Content starts

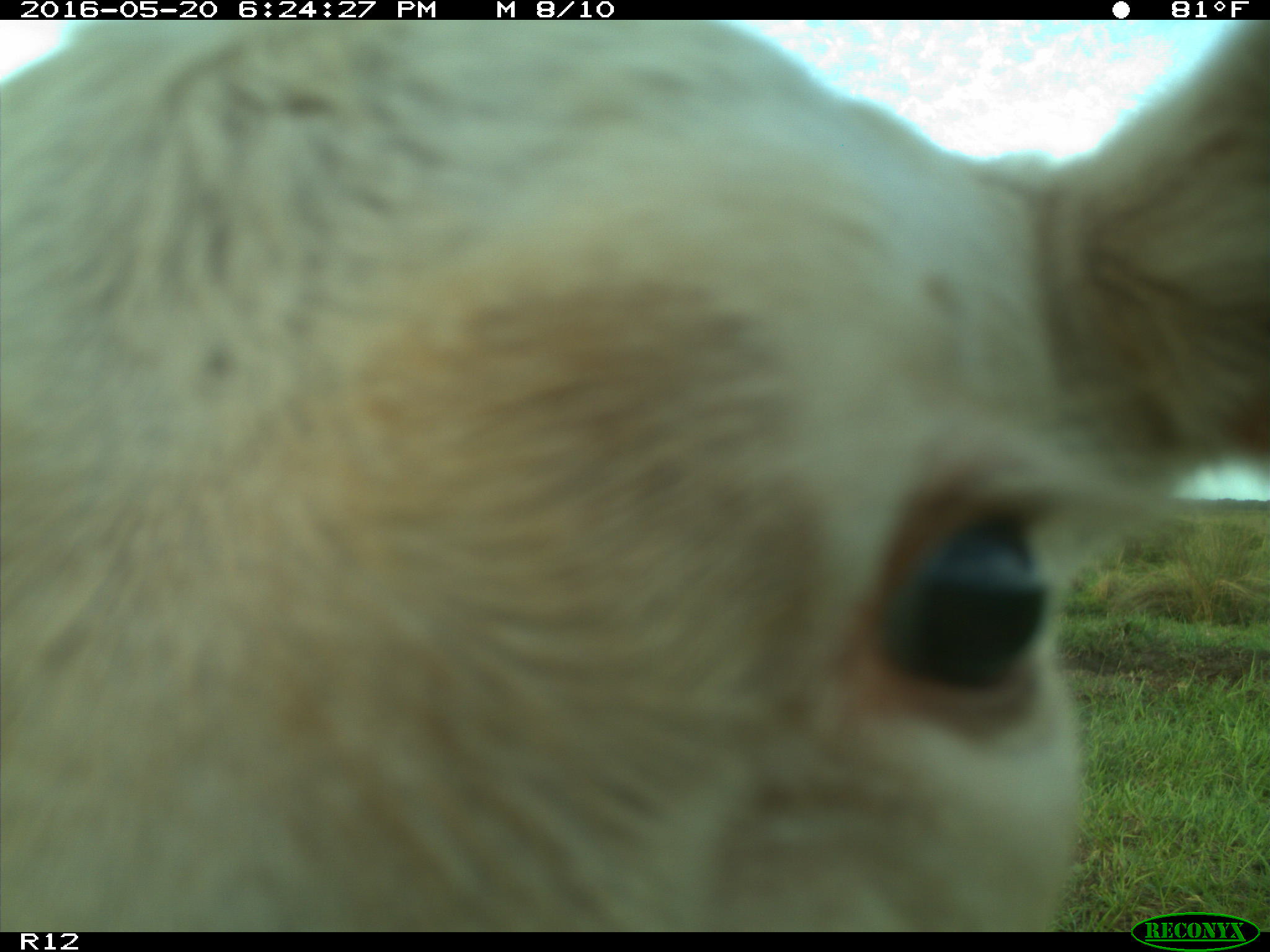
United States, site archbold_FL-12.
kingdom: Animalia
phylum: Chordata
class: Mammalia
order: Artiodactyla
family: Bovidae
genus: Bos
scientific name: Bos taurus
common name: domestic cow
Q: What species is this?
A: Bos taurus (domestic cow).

Content ends

→ **Action item**
Reproduce the material word for word, pictures excluded.

→ **Task solution**
United States, site archbold_FL-12.
kingdom: Animalia
phylum: Chordata
class: Mammalia
order: Artiodactyla
family: Bovidae
genus: Bos
scientific name: Bos taurus
common name: domestic cow
Q: What species is this?
A: Bos taurus (domestic cow).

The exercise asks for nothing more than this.